EXERCISE DESCRIPTION: Quote word for word the lines starting at the line with "Local landscape design" and ending at the final line of the entries. Leave out any pictures.
[Opening DATA PROVIDED section]
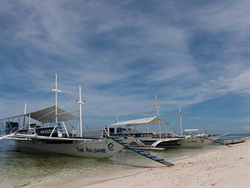Evolution Dive Resort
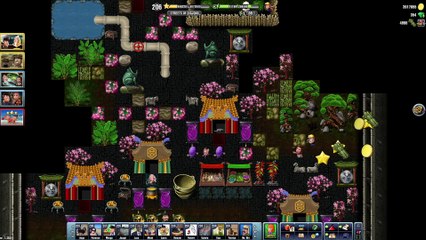 [~China Main Map~] #17 Streets of Digjong - Diggy's Adventure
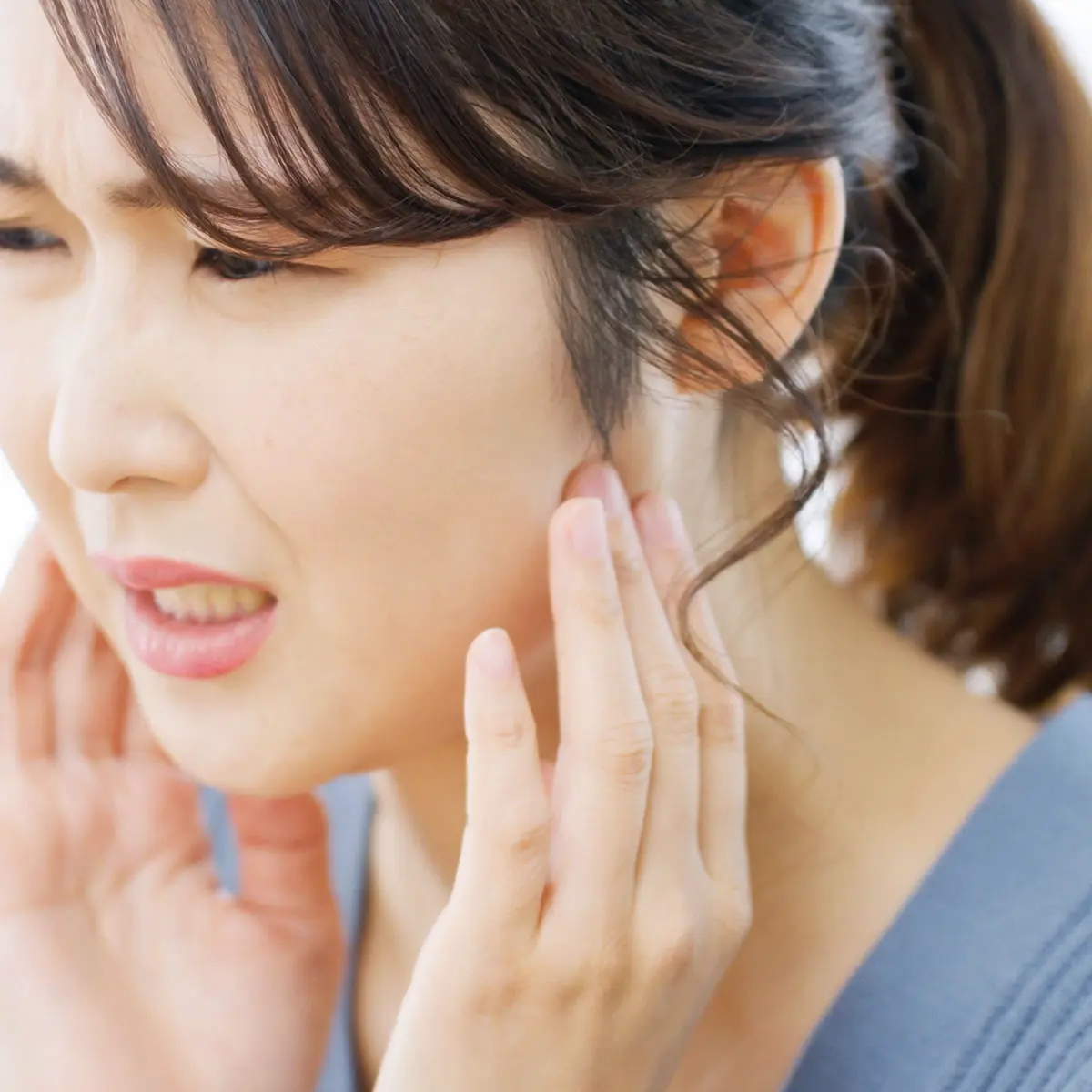 顎関節症・食いしばり治療 南青山デンタルクリニック広島医院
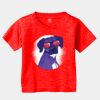 Ultra Cotton Toddler's T-Shirt 2T to 4T Thumbnail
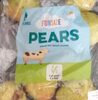 Funsize Koala pears - Produkt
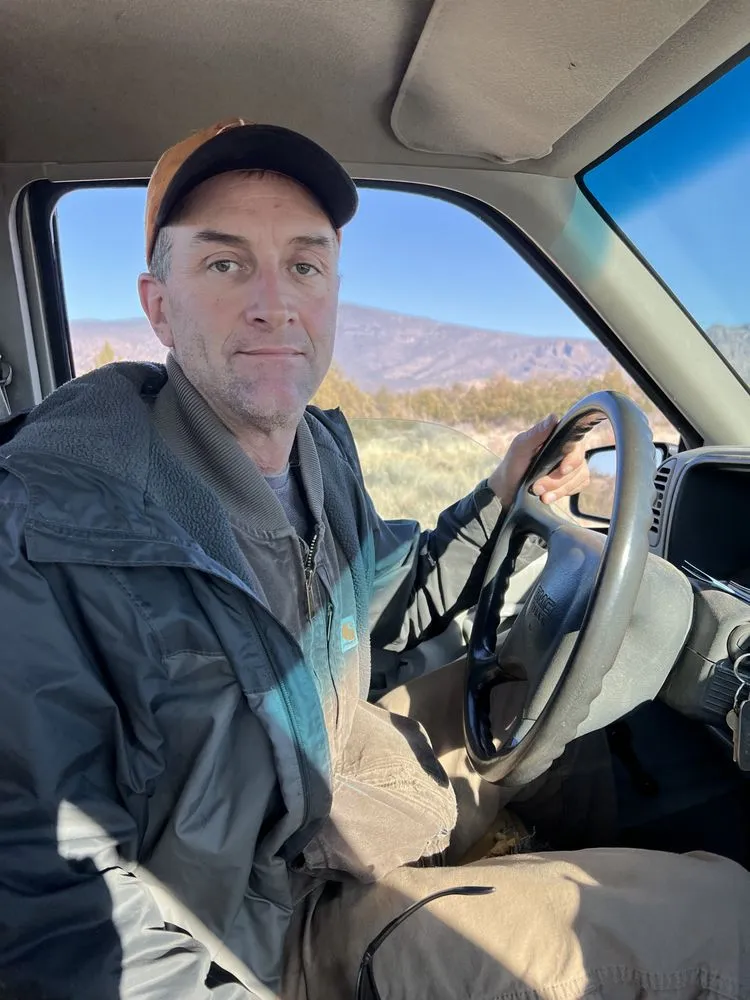 Local landscape design in Weed, CA - John’s lawns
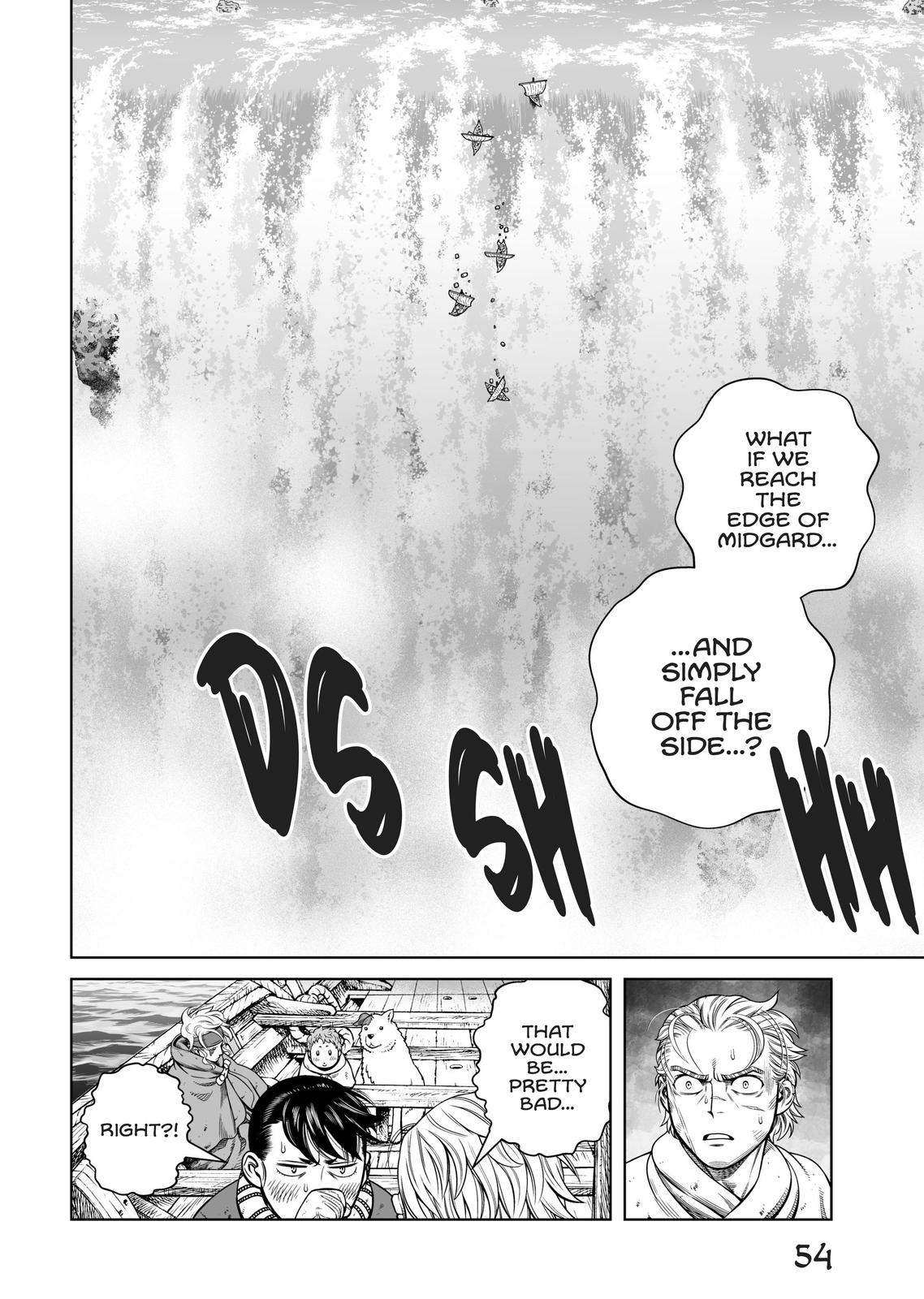 Vinland Saga Chap 178 - Next Chap 179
[Closing DATA PROVIDED section]
RESULT BELOW:
 Local landscape design in Weed, CA - John’s lawns
 Vinland Saga Chap 178 - Next Chap 179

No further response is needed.